Bug 1370598

Summary: multipathd segfault during volume attach
Product: Red Hat OpenStack Reporter: Jack Waterworth <jwaterwo>
Component: openstack-novaAssignee: Lee Yarwood <lyarwood>
Status: CLOSED ERRATA QA Contact: Prasanth Anbalagan <panbalag>
Severity: urgent Docs Contact:
Priority: high    
Version: 7.0 (Kilo)CC: aludwar, awaugama, berrange, bmarzins, dasmith, eglynn, eharney, fdinitto, geguileo, gszasz, jraju, jschluet, jwaterwo, kchamart, lyarwood, panbalag, pgrist, sbauza, sferdjao, sgordon, srevivo, vromanso
Target Milestone: asyncKeywords: ZStream
Target Release: 7.0 (Kilo)   
Hardware: All   
OS: Linux   
Whiteboard:
Fixed In Version: openstack-nova-2015.1.4-18.el7ost Doc Type: If docs needed, set a value
Doc Text:
Story Points: ---
Clone Of: Environment:
Last Closed: 2017-02-15 22:56:32 UTC Type: Bug
Regression: --- Mount Type: ---
Documentation: --- CRM:
Verified Versions: Category: ---
oVirt Team: --- RHEL 7.3 requirements from Atomic Host:
Cloudforms Team: --- Target Upstream Version:
Embargoed:
Bug Depends On: 1367850    
Bug Blocks:    

Description Jack Waterworth 2016-08-26 17:54:10 UTC
Description of problem:
nova fails during volume attach. upon further inspection it appears that multipathd has seg faulted and nova fails when attempting to view multipathing output.

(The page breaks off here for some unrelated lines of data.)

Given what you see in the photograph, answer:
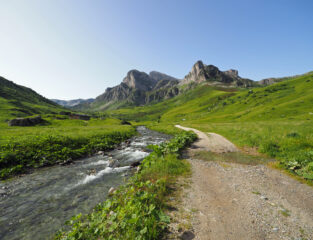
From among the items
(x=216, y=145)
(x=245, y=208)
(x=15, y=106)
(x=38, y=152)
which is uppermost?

Version-Release number of selected component (if applicable):
openstack-nova-compute-2015.1.4-1.el7ost.noarch

How reproducible:
sometimes

Steps to Reproduce:
1. Attach volume to instance

Actual results:
volume attach fails because multipathd is not running

Expected results:
multipathd should not be in a stopped state due to segfault

Additional info:

I have a bugzilla opened with the device-mapper team for this issue.

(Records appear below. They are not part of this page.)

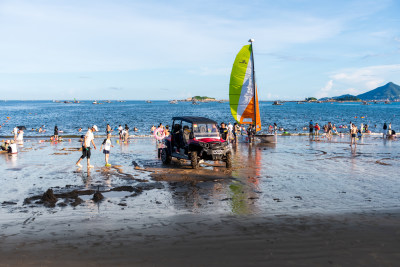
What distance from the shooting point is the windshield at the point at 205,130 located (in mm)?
18031

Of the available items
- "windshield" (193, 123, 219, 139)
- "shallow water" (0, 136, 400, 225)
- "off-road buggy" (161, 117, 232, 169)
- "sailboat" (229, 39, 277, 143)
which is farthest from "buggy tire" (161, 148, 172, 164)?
"sailboat" (229, 39, 277, 143)

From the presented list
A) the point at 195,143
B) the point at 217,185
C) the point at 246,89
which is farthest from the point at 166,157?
the point at 246,89

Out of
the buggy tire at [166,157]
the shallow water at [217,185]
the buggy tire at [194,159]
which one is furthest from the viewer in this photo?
the buggy tire at [166,157]

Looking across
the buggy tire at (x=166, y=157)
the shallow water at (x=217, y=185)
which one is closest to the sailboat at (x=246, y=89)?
the shallow water at (x=217, y=185)

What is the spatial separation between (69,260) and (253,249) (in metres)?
3.76

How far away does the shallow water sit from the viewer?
10.4 metres

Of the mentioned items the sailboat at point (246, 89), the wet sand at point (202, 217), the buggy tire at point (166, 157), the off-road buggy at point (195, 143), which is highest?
the sailboat at point (246, 89)

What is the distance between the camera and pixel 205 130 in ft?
59.9

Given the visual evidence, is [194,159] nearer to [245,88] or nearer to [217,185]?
[217,185]

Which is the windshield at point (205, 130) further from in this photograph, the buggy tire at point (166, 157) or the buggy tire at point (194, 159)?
the buggy tire at point (166, 157)

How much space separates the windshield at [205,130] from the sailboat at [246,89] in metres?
13.1

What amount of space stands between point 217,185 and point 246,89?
61.0 ft

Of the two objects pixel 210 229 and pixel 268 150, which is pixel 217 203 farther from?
pixel 268 150

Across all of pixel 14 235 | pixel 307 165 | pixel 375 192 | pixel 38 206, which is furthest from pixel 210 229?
pixel 307 165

https://bugzilla.redhat.com/show_bug.cgi?id=1367850

The team has suggested putting in further checks in device-mapper-multipath to avoid the segfault, but states that there is a SAN side shuffling that is causing multipathing to get into this bad state.

I suspect this is either caused by nova not correctly cleaning up paths on attach/detach, or by cinder when devices are created and deleted.

Comment 5 Paul Grist 2016-08-30 15:20:14 UTC
Looking to confirm, but I think the next step here is to get the updates to the 2 customers discussed in: 

https://bugzilla.redhat.com/show_bug.cgi?id=1367850#c13

Comment 6 Ben Marzinski 2016-08-30 17:25:10 UTC
I'm also going to try to trigger some LUN reassignments on my machines to see if I can recreate this, but with and without the latest multipath code.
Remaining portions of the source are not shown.